- _Work instructions_:
Each line in the records below that has the word "site" should be copied.

** Extracted entries follows **

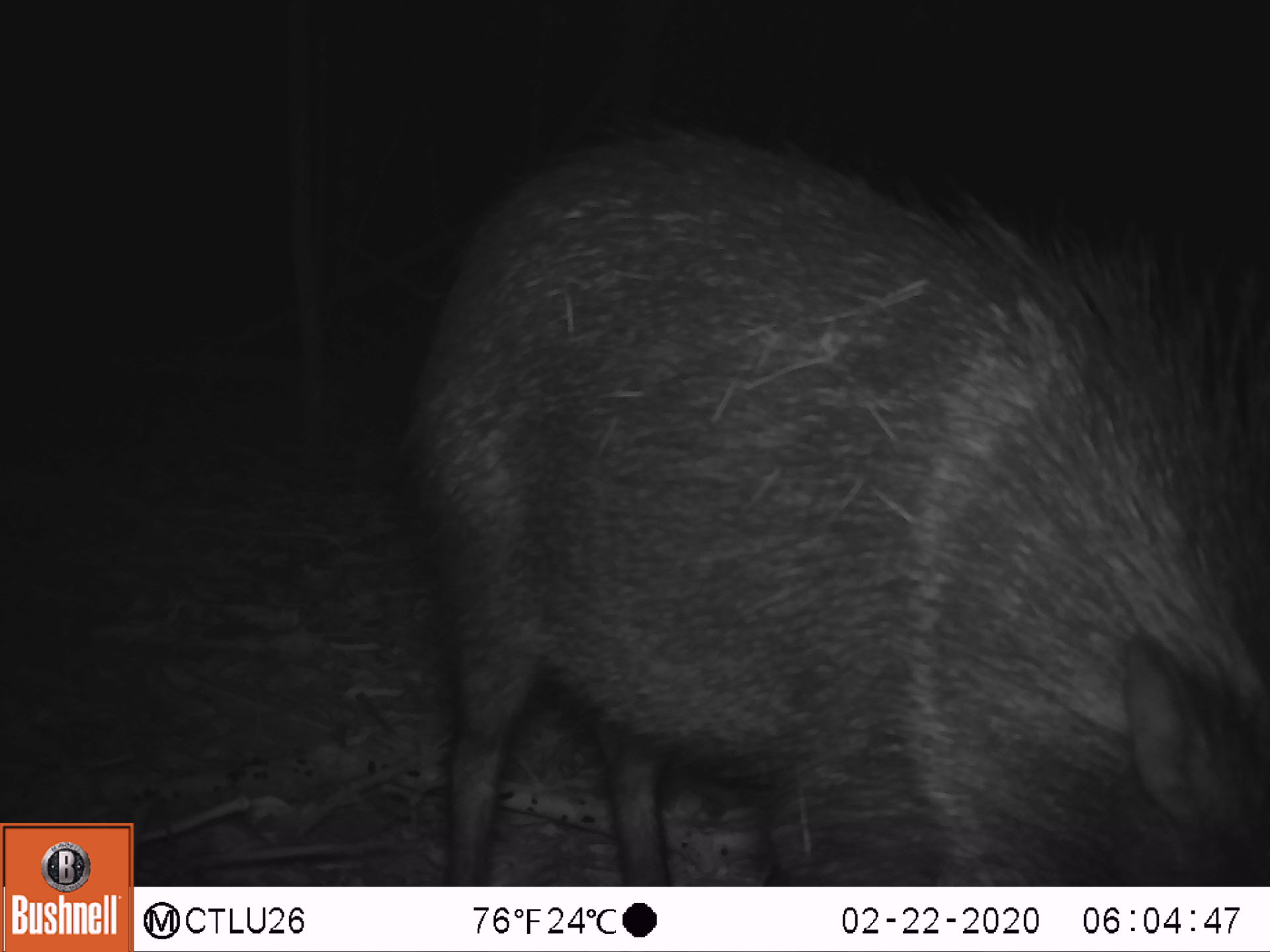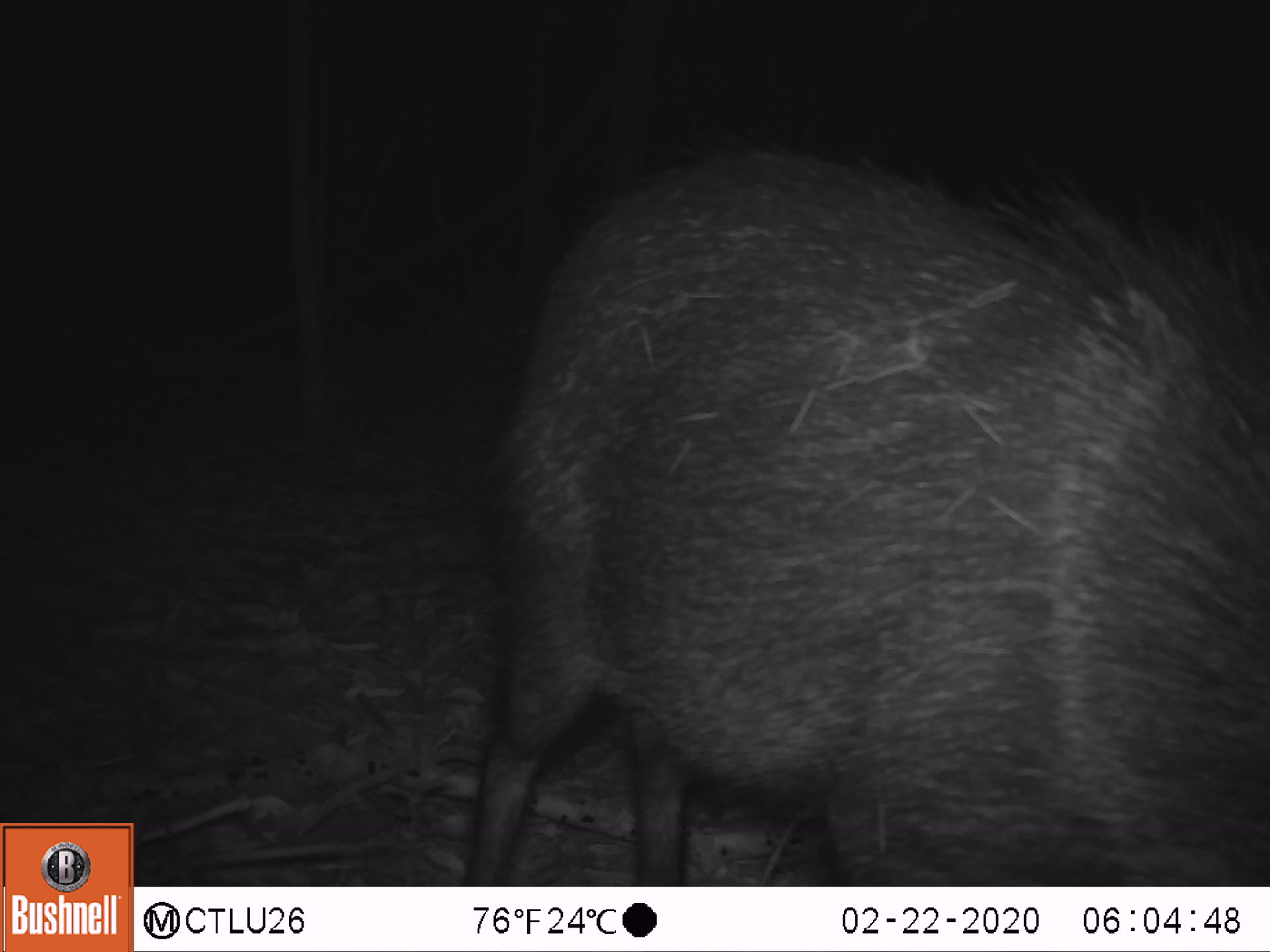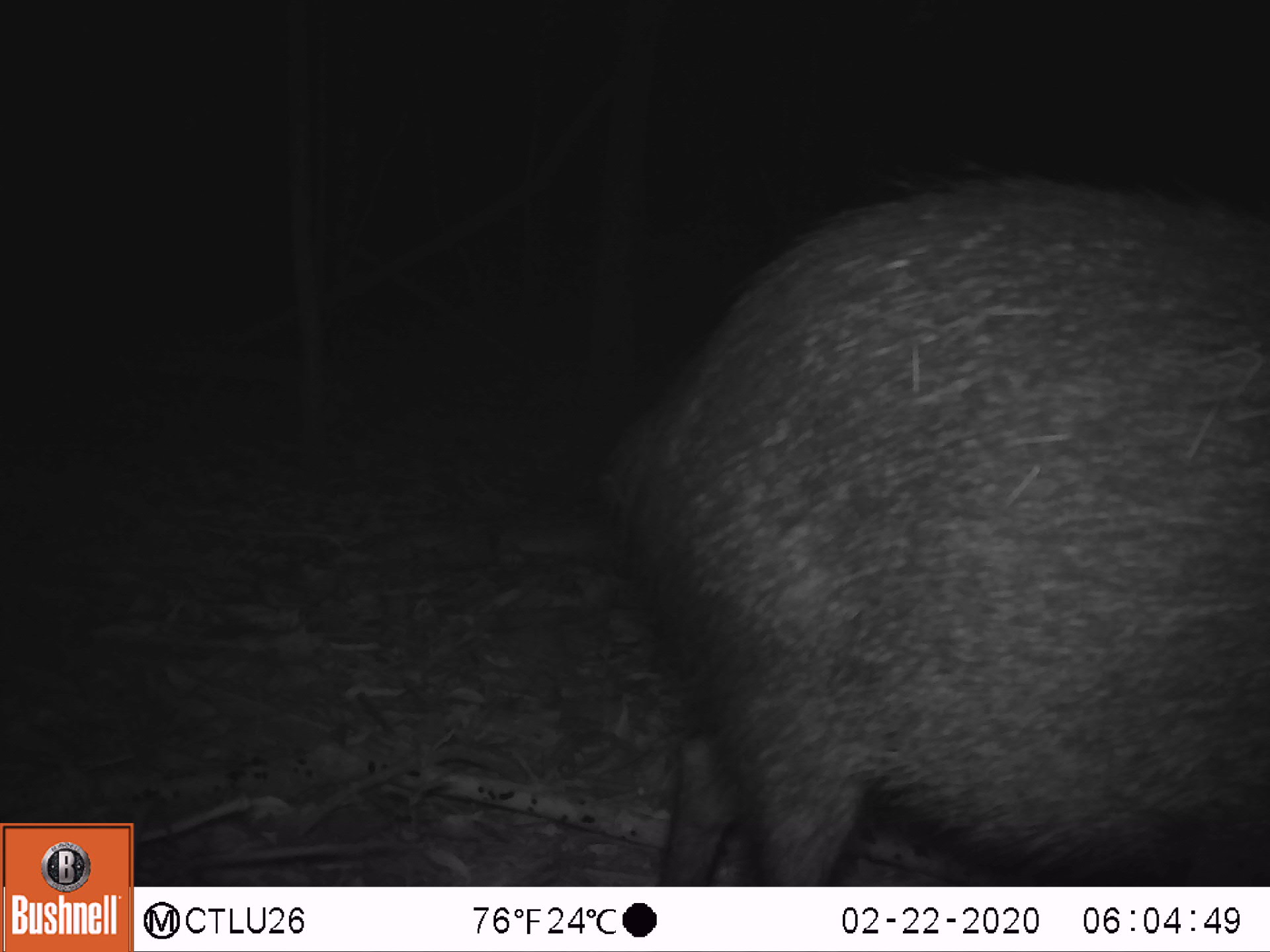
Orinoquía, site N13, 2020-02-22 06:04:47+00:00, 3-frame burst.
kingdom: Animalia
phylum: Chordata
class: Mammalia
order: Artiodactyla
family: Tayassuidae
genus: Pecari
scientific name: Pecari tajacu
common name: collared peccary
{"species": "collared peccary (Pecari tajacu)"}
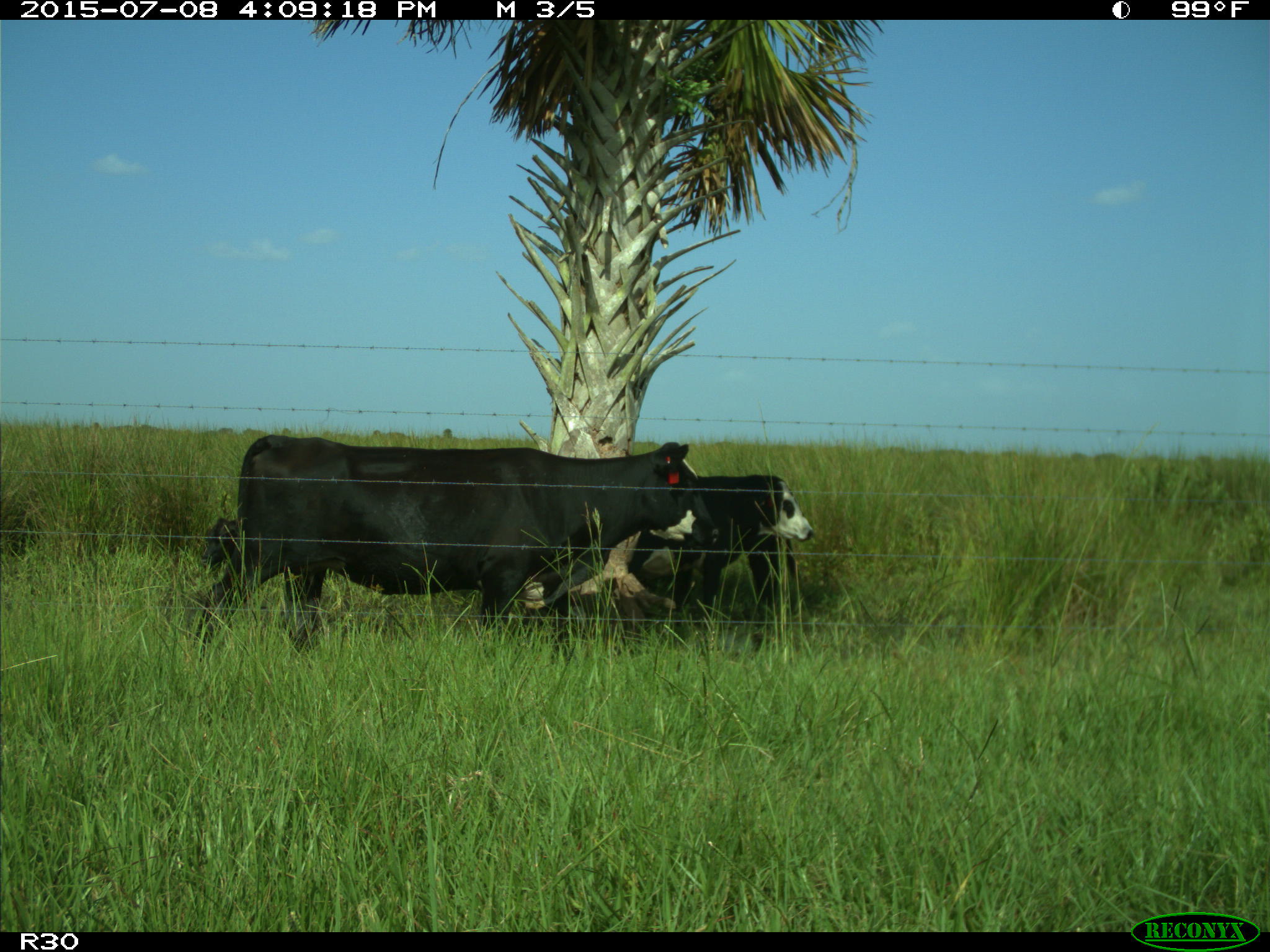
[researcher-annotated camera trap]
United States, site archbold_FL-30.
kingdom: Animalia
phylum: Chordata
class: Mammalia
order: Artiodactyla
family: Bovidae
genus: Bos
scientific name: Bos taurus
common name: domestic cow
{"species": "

** End of Extracted entries **

- _Written reply_:
Orinoquía, site N13, 2020-02-22 06:04:47+00:00, 3-frame burst.
United States, site archbold_FL-30.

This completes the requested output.